Running right up to the last hours of the 110th Tennessee General Assembly, legislators passed two related immigration bills by wide margins that help the Governor fulfill campaign promises he made during his first run for office.
In 2009, gubernatorial candidate Bill Haslam told voters that if elected, his top priority was to “mak[e] Tennessee the No.1 state in the Southeast for high quality jobs” and that he would work to protect the “values we all hold dear.”
Deterring illegal immigration in Tennessee was a featured part of Haslam’s plan to deliver on these campaign promises:
The Green-Reedy anti-sanctuary city bill passed yesterday in the Senate 23 – 5 and in the House 64 – 23, provides clear guidelines for cooperation by state and local law enforcement with federal immigration authorities in identifying and removing criminal aliens which Haslam said he supported during his campaign.
Months before he was elected as governor in 2010, Haslam endorsed the action of a newly Republican majority legislature which passed a bill requiring jailers to contact federal immigration authorities once it was determined that an illegal alien had been arrested.
The Green-Lamberth bill, also passed yesterday by a wide vote margin, prohibits local jurisdictions from creating identification cards, sometimes called municipal IDs, that could thereafter be considered a government issued ID card. Cities in other states have made these local ID cards available to illegal aliens to help them access certain public services and appear as if they are lawfully present.
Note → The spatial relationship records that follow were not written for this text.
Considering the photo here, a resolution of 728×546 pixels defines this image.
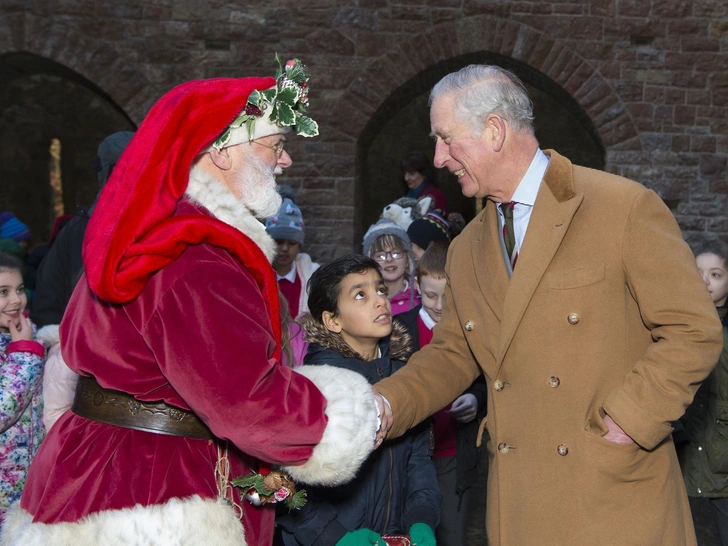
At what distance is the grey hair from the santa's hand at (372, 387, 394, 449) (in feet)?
2.82

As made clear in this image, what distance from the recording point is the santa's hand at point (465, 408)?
3.99 m

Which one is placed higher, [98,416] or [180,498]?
[98,416]

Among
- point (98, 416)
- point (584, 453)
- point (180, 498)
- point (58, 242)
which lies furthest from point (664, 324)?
point (58, 242)

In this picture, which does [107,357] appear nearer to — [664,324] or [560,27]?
[664,324]

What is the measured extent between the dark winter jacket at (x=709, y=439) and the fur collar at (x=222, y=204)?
9.26ft

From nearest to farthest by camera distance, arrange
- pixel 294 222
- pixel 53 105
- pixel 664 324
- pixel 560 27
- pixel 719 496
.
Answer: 1. pixel 664 324
2. pixel 719 496
3. pixel 294 222
4. pixel 560 27
5. pixel 53 105

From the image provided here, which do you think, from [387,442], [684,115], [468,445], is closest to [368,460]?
[387,442]

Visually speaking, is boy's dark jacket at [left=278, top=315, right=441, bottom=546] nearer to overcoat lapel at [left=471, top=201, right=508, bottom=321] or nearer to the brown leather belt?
overcoat lapel at [left=471, top=201, right=508, bottom=321]

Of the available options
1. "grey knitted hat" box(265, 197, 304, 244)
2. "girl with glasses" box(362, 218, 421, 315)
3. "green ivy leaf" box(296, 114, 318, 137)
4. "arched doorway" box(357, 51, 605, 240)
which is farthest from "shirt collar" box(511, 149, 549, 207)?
"arched doorway" box(357, 51, 605, 240)

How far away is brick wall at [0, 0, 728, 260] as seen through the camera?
849 cm

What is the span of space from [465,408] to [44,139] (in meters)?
9.17

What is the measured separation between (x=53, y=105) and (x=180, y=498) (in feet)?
34.0

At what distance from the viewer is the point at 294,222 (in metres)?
5.70

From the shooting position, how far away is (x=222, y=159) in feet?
7.88
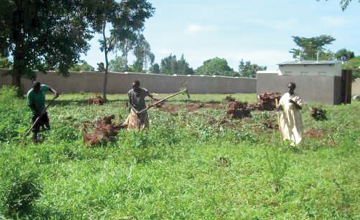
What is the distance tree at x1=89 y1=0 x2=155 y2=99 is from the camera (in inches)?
1105

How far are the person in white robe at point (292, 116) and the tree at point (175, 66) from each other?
7399cm

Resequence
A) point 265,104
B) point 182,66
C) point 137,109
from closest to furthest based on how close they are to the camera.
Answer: point 137,109, point 265,104, point 182,66

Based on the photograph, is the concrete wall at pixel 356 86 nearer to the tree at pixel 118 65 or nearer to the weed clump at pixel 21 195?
the tree at pixel 118 65

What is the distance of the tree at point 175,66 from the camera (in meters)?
85.5

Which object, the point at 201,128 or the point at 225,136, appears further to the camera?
the point at 201,128

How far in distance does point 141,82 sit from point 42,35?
12.9 meters

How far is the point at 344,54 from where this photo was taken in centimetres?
5647

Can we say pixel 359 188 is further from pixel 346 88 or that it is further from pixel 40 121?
pixel 346 88

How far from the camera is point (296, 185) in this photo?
267 inches

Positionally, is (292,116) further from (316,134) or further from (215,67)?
(215,67)

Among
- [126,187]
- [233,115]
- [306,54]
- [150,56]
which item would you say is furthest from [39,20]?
[150,56]

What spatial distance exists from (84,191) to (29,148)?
318 centimetres

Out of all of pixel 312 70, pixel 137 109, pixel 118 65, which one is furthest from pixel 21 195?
pixel 118 65

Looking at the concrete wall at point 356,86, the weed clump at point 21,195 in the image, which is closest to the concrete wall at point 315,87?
the concrete wall at point 356,86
This bill which passed in the Senate 25 – 3 and in the House 69 – 9, furthers the outcome contemplated by Haslam’s campaign promise that the state would not help conceal a person’s illegal alien status using a state sanctioned identification document.
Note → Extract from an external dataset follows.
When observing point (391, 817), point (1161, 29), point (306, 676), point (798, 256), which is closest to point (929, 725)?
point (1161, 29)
Immediately after the anti-sanctuary city bill passed, the TN Immigrant & Refugee Rights Coalition (TIRRC) issued an alert distorting the content and impact of this measure, and urging Governor Haslam to veto the bill.
Contrary to claims made by TIRRC, Green and Reedy had noted in presenting the bill in their respective chambers that the bill was supported by federal appellate court precedent holding that it is constitutional to honor federal immigration detainer requests and that the ICE detainers are only issued once it is established that probable cause exists that an illegal alien is subject to deportation.
Once a bill is transmitted to the Governor, he has 10 days (excluding Sundays), to sign the bill, veto it or allow it to become law without his signature.